Friday, September 23, 2011

Does Redis Undermine a Key REST Tenet?

While I have always admired the elegance of REST's resource model and its standardised verbs and status codes, there are two things about the RESTful style that I think are drawbacks when building complex applications. One is its client/server model rather than a peer-to-peer model, which I think would have been more generic and useful, especially when unsolicited notifications need to be supported. The second, which is what I want to talk about now, is the insistence on statelessness (or alternatively forcing anything stateful to be either managed by the client or modelled as a resource). This is an acceptable approach for application domain-specific elements, but there is also a domain-neutral class of session-stateful elements that are useful for providing Qualities of Service (such as a sliding window of message sequence numbers for reliability, or session keys for security). These are common requirements that any application may require. This kind of session state is fundamentally different from domain-specific state, e.g., a shopping cart in an e-commerce application which would not be relevant to any other type of application.

The lack of support for this application domain-neutral subset of session state within the RESTful style of design costs us the ability to provide Qualities of Service in a uniform way (which the much-disdained WS-* is able to do using standards like WS-SecureConversation/WS-Security and WS-ReliableMessaging). [Many will point out that RESTful applications can use SSL for security, but the SSL protocol is not itself RESTful, and it breaks the cacheability and routability of REST operations.] So Qualities of Service end up becoming an application responsibility in RESTful applications, which has always struck me as a bit of a cop-out on the part of the protocol.

REST has standardised many other aspects of interaction and turned them into a uniform protocol that interacting systems can use. I would like to see QoS-related session management also similarly standardised and "pulled into the protocol", even if that protocol is not HTTP but something else (WebSockets?).

I have often wondered exactly why statefulness is considered "evil". There are two reasons, as far as I can tell - scalability and failure recovery. Session state occupies memory, so holding session state for multiple clients impacts the scalability of a server. Also, holding session state within a server makes it less easy for clients to switch to another if the one holding its session objects goes down. We'll need to have session-aware clusters rather than stateless farms of servers to provide failover, which again doesn't scale linearly.

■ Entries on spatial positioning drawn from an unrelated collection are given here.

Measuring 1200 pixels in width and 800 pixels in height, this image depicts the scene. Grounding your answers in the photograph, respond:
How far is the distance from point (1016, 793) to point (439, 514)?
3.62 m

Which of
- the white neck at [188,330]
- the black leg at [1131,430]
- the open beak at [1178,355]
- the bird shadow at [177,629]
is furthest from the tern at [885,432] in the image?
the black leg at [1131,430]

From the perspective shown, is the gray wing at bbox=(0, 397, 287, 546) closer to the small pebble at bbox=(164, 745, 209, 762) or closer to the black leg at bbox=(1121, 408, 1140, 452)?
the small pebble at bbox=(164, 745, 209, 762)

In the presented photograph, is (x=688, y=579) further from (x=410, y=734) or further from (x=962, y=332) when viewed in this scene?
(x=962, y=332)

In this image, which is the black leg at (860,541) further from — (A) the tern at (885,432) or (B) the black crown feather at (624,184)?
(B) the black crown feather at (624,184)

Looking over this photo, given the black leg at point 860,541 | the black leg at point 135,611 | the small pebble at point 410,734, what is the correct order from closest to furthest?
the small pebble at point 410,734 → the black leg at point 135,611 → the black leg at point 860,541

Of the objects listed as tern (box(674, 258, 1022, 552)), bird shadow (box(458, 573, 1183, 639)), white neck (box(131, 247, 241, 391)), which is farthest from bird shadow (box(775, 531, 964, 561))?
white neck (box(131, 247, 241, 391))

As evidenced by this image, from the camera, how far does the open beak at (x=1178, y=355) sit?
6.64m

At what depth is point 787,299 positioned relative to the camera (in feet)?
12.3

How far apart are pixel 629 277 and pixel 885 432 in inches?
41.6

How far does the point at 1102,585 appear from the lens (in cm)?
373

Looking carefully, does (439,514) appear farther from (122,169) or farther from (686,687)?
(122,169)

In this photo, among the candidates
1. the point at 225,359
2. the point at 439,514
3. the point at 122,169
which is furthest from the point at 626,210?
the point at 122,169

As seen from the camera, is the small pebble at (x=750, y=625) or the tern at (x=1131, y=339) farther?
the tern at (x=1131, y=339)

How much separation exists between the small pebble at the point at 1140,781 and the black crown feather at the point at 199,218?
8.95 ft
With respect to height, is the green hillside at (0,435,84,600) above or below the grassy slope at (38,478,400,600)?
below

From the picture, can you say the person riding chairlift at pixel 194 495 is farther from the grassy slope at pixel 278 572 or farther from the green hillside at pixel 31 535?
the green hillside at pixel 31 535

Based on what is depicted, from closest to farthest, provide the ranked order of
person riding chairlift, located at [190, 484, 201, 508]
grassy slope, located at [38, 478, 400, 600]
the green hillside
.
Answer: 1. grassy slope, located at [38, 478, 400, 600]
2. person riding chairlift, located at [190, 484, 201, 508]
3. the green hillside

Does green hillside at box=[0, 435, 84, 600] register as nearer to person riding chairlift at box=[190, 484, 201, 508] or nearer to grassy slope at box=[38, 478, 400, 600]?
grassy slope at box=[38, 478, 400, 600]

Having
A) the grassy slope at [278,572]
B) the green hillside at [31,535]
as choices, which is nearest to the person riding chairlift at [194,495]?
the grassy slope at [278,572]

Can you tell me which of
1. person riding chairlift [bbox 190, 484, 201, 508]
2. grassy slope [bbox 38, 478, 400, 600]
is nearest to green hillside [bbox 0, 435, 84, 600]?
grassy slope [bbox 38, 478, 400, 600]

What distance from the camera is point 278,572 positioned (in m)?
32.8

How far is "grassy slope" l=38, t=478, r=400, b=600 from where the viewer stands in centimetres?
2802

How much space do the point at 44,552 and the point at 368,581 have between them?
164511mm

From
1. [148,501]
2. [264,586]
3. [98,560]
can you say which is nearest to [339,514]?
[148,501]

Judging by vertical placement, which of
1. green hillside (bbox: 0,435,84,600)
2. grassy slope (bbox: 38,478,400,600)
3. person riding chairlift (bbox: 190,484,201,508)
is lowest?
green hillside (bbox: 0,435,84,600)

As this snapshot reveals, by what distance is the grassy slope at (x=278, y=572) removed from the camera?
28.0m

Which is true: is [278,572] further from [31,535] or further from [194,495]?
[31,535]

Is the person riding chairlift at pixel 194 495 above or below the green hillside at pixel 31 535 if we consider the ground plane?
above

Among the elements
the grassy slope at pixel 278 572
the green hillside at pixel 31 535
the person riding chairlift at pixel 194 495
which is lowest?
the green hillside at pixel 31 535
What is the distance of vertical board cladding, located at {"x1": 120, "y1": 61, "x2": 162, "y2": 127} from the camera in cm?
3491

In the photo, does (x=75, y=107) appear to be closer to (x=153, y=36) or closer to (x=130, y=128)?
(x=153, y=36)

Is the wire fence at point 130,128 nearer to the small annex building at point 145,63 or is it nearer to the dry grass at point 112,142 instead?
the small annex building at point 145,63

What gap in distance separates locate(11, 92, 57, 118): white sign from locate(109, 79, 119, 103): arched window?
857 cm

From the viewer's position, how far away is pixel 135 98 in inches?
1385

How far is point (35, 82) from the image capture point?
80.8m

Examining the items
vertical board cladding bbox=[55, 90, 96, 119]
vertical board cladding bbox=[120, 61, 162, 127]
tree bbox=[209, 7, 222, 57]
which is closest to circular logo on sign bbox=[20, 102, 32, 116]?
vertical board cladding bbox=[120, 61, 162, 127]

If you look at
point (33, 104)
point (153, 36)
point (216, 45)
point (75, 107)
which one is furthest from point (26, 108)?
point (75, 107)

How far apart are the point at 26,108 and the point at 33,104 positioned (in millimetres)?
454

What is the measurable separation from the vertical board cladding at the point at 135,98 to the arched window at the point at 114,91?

Two considerations make these arguments weaker.

The first is that we are not talking about application-specific session state like shopping carts and the like. We're talking about relatively tiny data elements that are domain-neutral and dedicated to providing Qualities of Service, such as sliding windows of sequence numbers for reliability, and security tokens for message encryption. These aren't huge, perhaps a few hundred bytes at most.

The second is that the advent of NoSQL databases has given us a way to delegate the storage of session state. It's now becoming recommended best practice to store session state in a NoSQL database like Redis rather than in memory. Delegating session storage is an alternative to session-aware clusters, since the servers can now be a simpler stateless farm and access the NoSQL database for shared session state. What's impressive about Redis in particular is that the complexity of its GET and SET operations is claimed to be of Order(1), i.e., constant time. This means that (in theory at least) one can increase the number of servers using a Redis datastore indefinitely with no impact on performance.

Now, a horizontally scalable farm of servers can share a Redis datastore and use it to hold the individual sliding windows of message sequence numbers for a number of clients, and also their security tokens. Scalability is no longer a problem, because the data elements are small and the storage/retrieval operations are of constant-time complexity. Failover is also not a problem since the servers themselves are stateless and switchable at run-time.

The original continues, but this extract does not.